New exhibition explores old memories

Paper Dolls by Pat Grayston is on display at the Mann Art Gallery until Jan. 11, 2020. (Peter Lozinski/Daily Herald)

For her newest exhibition, local artist Pat Grayston is looking to the past.

The longtime printmaker is no stranger to using paper in her art, but not usually as the material.

Paper Dolls opens Friday at the Mann Art Gallery. The exhibition uses pieces of Grayston’s existing prints repurposed into paper dolls to tell stories of growing up on a farm in Saskatchewan in the 1940s and 50s.

Grayston has taken her leftover intaglio, lithography and woodcut prints and identified colours that can then be used to make the new paper dolls.

The paper dolls are raised, set on farmyards embossed on the paper as a way to reflect the softness of memories.

The dolls themselves are also not designed to be completely in proportion to the environment. This, Grayston explains, is because the work is designed to mirror the perception of memories.

“Having the farmyard, a decidedly determining aspect in my life, embossed on the paper, rather than drawn, reflects for me the memories which are there, but not entirely distinct. Having the dolls removed from the paper parallels life; we exist on the earth but are separate from it, we are part of our world but not in it, at least while we are alive,” she wrote in her artist statement.

“ Our memories enhance what is in our past. Have you ever returned to a favourite place from your childhood and wondered how this tiny place could be what you remembered? Thus the dolls are not completely in proportion to the environment. The dolls are ambiguous: many young girls from my era played with paper dolls and as adults, the figures presented in this collection could be them.”

Grayston said some of the scenes reflect the hard work of life on the farm, with the men doing hard labour in the fields and the women busy hauling wood and water for the wood-fired stove, butchering animals for food and preparing meals for the working men in the field.

“It was horrendous, the work that went on… just a tremendous amount of physical labour,” Grayston recalled.

She said she wanted to expand the pieces beyond just her memories into those anyone who grew up in similar circumstances would understand. That’s why things like animals, which features so prominently in farm life, make many appearances.

The works came out of a class Grayston took with renowned local artist George Glenn.

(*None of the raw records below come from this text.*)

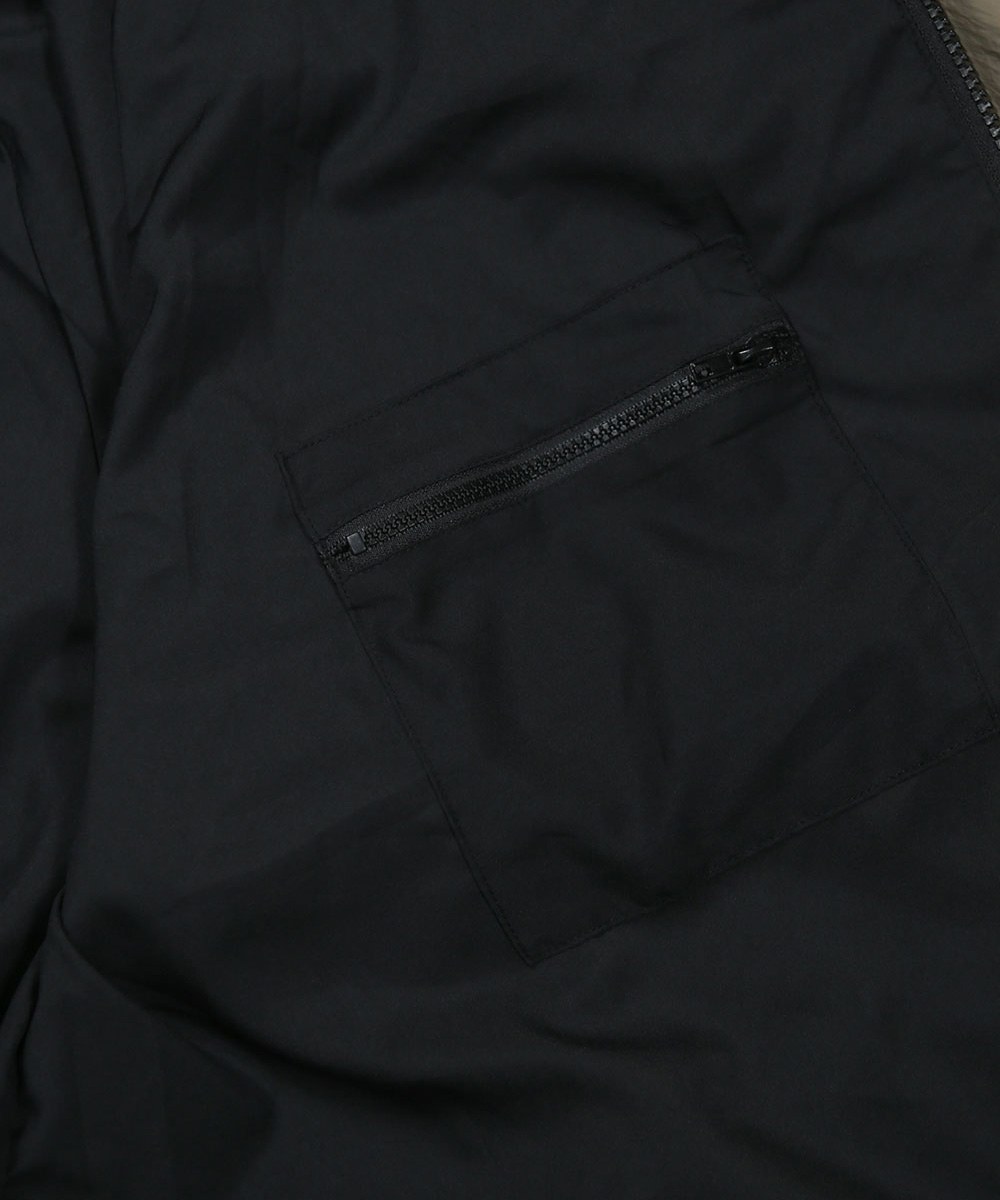 訓練夾克 Training Jacket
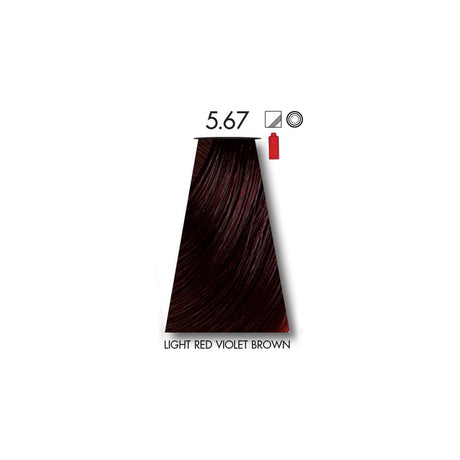 Keune Tinta Hair Color 60ml - 5.7 Light Violet Brown
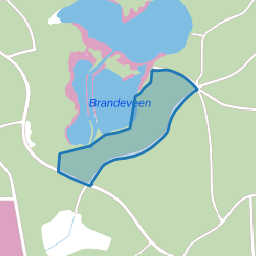 Perceel HVT03-D-1821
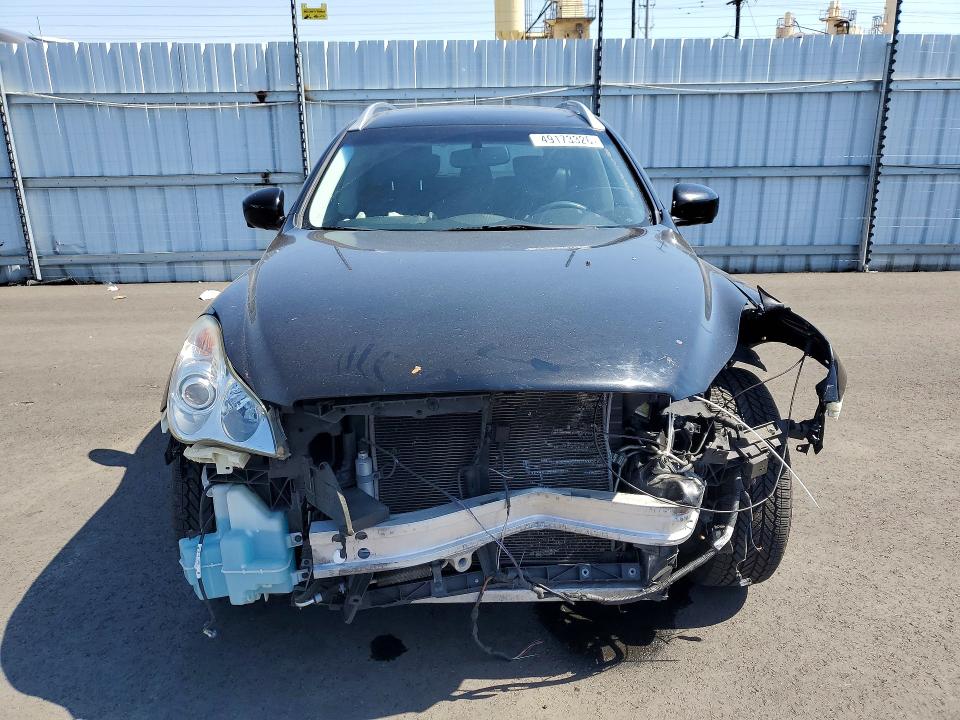 Aukcja sprzedaży 2015 Infiniti Qx50, vin: JN1BJ0HPXFM730350, numer aukcji: 49173326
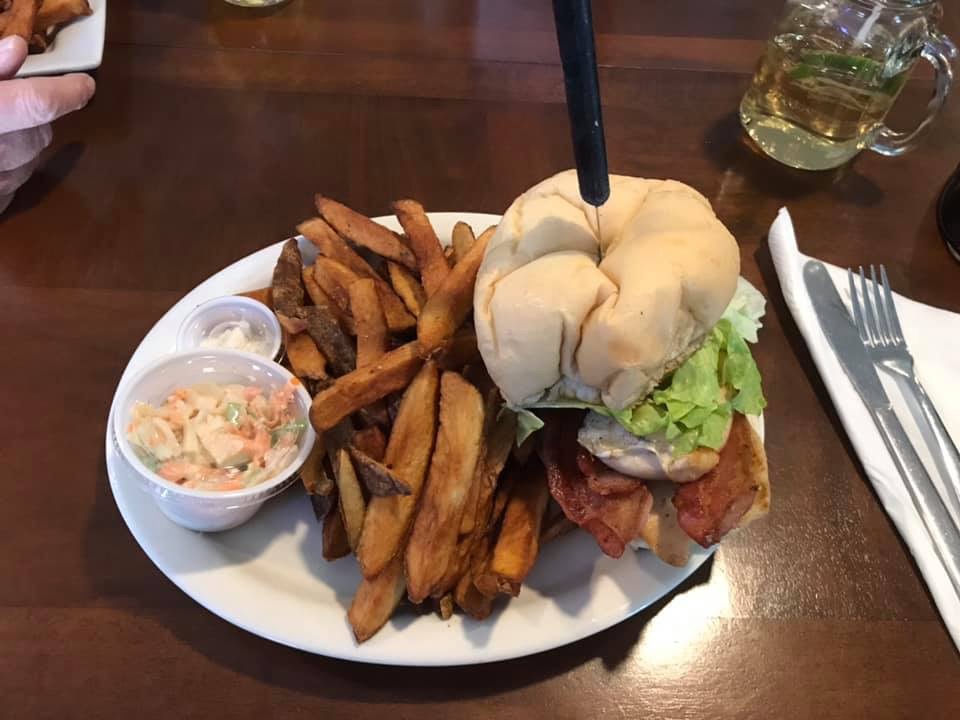 Food & drink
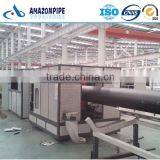 Factory Supply Hdpe Steel Wire Mesh Pipe Buried Plastic Pipe for Water Supply thumbnail-2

“I wouldn’t have had that inspiration to even start on this if it hadn’t been for the creative process that opened up in George’s class, Grayston said.

“I had played with different things. I had played with embossing. If you just draw, everything is at the dimension of the drawing, and drawing has very hard edges to it. Embossing is softer. It’s there, it’s raised. The scene I based everything on is raised up on a different plane. It’s softer, like a memory. It’s not faded away but it is like it’s fading.”

Using paper dolls to tell the stories depicted in the art comes from Grayston’s experience growing up.

“You were lucky to have many toys, especially if you were growing up on the farm or in a family where the incomes weren’t great. The one thing you could always rely on was the paper.”

One thing kids her age would do would be to cut out the old sears and Eaton’s catalogues and make dolls out of those images. They’d also sometimes get Christmas gifts of little booklets of paper dolls.

“That was something all girls of my era had access to, paper and scissors,” Grayston sad.

“That paper doll was the toy that we had to play with.”

Grayston’s exhibition includes 16 works, all 3-D collages made using paper dolls from cutouts of her prints on embossed paper backgrounds. All depict scenes common to Grayston’s upbringing.

The story that I tell would belong to a lot of farmers of that era, and the farm wives too,” she said. “It’s based on my life, but also the life of my parents … and the life of people of that era.”

Paper Dolls runs until Jan. 7. The opening reception will be held on Friday at 7 p.m. at the Mann Art Gallery. There is no cost to attend the reception.